Provided text
►

Australia Opens Antitrust Inquiry Into Apple's App Store

But i don't beleive all services should be paying apple a cut of their service for merely having a portal to a web based service like Netflix or Prime.
Great example!

Are you implying Netflix and Prime dont make any income from their shows/movies?
They run the whole Platform from the goodness of their hearts? Lol
 
Sure. How about government requiring that all smart phones allow for alternative app stores? Then everyone might agree that Apple can set whatever fees they want. 90% fee? Great! We'll use a different app store.
It is Apples product, they shouldn’t be forced to change anything on their products unless its a safety or security concern.

If you want to use a different App Store, go for your life. Im sure you’ve heard of Samsung and Google right?

While we’re at it why dont Google/Samsung have the Apple App Store on their Devices? :/
 
If Apple is ever made to open the iPhone to other app stores, and I doubt that will happen, they still have control over the core os. They can restrict API access and make it harder for non Apple App Store applications to do much of anything. Apple uses security as a selling point, they will protect that as much as possible.

And then companies sue Apple over restricting the API's and making them not accessible so Apple is forced to open them up for others to use bypassing any of the security.

Like Microsoft did?

Microsoft tried to stifle Netscape's development and when threatening them directly didn't work, it then threatened OEMs that it would withhold Windows from them if they shipped Netscape and directly integrated their browser into the operating system all in an attempt to kill competition. That's using a monopoly in an anti-competitive manner.

Sure. How about government requiring that all smart phones allow for alternative app stores? Then everyone might agree that Apple can set whatever fees they want. 90% fee? Great! We'll use a different app store.

◄

Given information
►

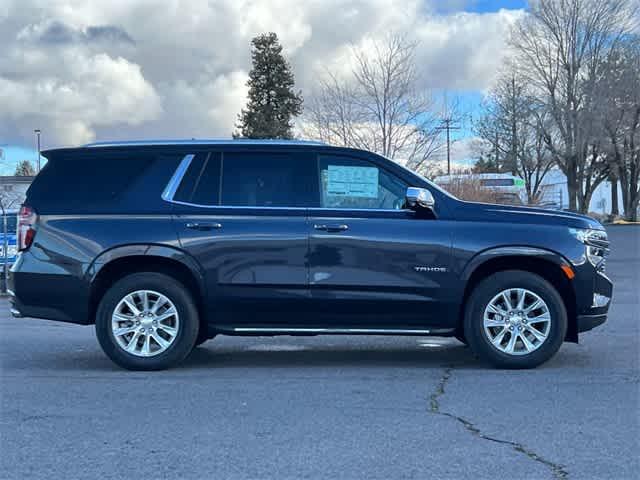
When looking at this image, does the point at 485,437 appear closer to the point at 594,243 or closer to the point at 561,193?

◄
►

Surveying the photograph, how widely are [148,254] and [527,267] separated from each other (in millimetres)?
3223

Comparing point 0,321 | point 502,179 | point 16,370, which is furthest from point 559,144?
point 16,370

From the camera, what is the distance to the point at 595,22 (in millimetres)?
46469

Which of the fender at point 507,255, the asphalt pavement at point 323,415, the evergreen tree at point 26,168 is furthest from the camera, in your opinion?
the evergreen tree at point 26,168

◄
►

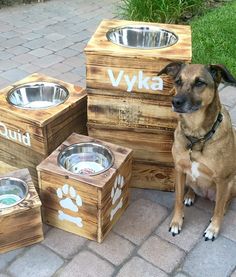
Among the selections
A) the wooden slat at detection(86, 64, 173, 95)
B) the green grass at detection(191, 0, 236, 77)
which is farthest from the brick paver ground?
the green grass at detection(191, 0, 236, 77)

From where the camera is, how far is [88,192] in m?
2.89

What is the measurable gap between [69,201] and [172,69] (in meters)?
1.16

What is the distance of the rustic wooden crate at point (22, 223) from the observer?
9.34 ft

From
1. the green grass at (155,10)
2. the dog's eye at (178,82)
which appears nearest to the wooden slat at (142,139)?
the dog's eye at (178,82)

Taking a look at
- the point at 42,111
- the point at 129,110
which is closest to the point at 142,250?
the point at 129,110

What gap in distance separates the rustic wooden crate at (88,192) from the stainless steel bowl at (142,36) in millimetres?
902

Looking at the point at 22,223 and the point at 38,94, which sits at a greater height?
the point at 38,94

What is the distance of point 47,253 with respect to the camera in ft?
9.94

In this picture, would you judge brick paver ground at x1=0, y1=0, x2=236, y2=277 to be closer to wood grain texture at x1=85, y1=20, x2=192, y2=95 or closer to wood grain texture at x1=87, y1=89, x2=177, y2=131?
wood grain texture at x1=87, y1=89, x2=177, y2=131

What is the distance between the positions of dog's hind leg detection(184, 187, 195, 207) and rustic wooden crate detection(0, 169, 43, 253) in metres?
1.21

◄

Task instructions
Return the full discussion about Australia's antitrust inquiry into Apple's App Store from above, word for word and with nothing left out.

Your response
Australia Opens Antitrust Inquiry Into Apple's App Store

But i don't beleive all services should be paying apple a cut of their service for merely having a portal to a web based service like Netflix or Prime.
Great example!

Are you implying Netflix and Prime dont make any income from their shows/movies?
They run the whole Platform from the goodness of their hearts? Lol
 
Sure. How about government requiring that all smart phones allow for alternative app stores? Then everyone might agree that Apple can set whatever fees they want. 90% fee? Great! We'll use a different app store.
It is Apples product, they shouldn’t be forced to change anything on their products unless its a safety or security concern.

If you want to use a different App Store, go for your life. Im sure you’ve heard of Samsung and Google right?

While we’re at it why dont Google/Samsung have the Apple App Store on their Devices? :/
 
If Apple is ever made to open the iPhone to other app stores, and I doubt that will happen, they still have control over the core os. They can restrict API access and make it harder for non Apple App Store applications to do much of anything. Apple uses security as a selling point, they will protect that as much as possible.

And then companies sue Apple over restricting the API's and making them not accessible so Apple is forced to open them up for others to use bypassing any of the security.

Like Microsoft did?

Microsoft tried to stifle Netscape's development and when threatening them directly didn't work, it then threatened OEMs that it would withhold Windows from them if they shipped Netscape and directly integrated their browser into the operating system all in an attempt to kill competition. That's using a monopoly in an anti-competitive manner.

Sure. How about government requiring that all smart phones allow for alternative app stores? Then everyone might agree that Apple can set whatever fees they want. 90% fee? Great! We'll use a different app store.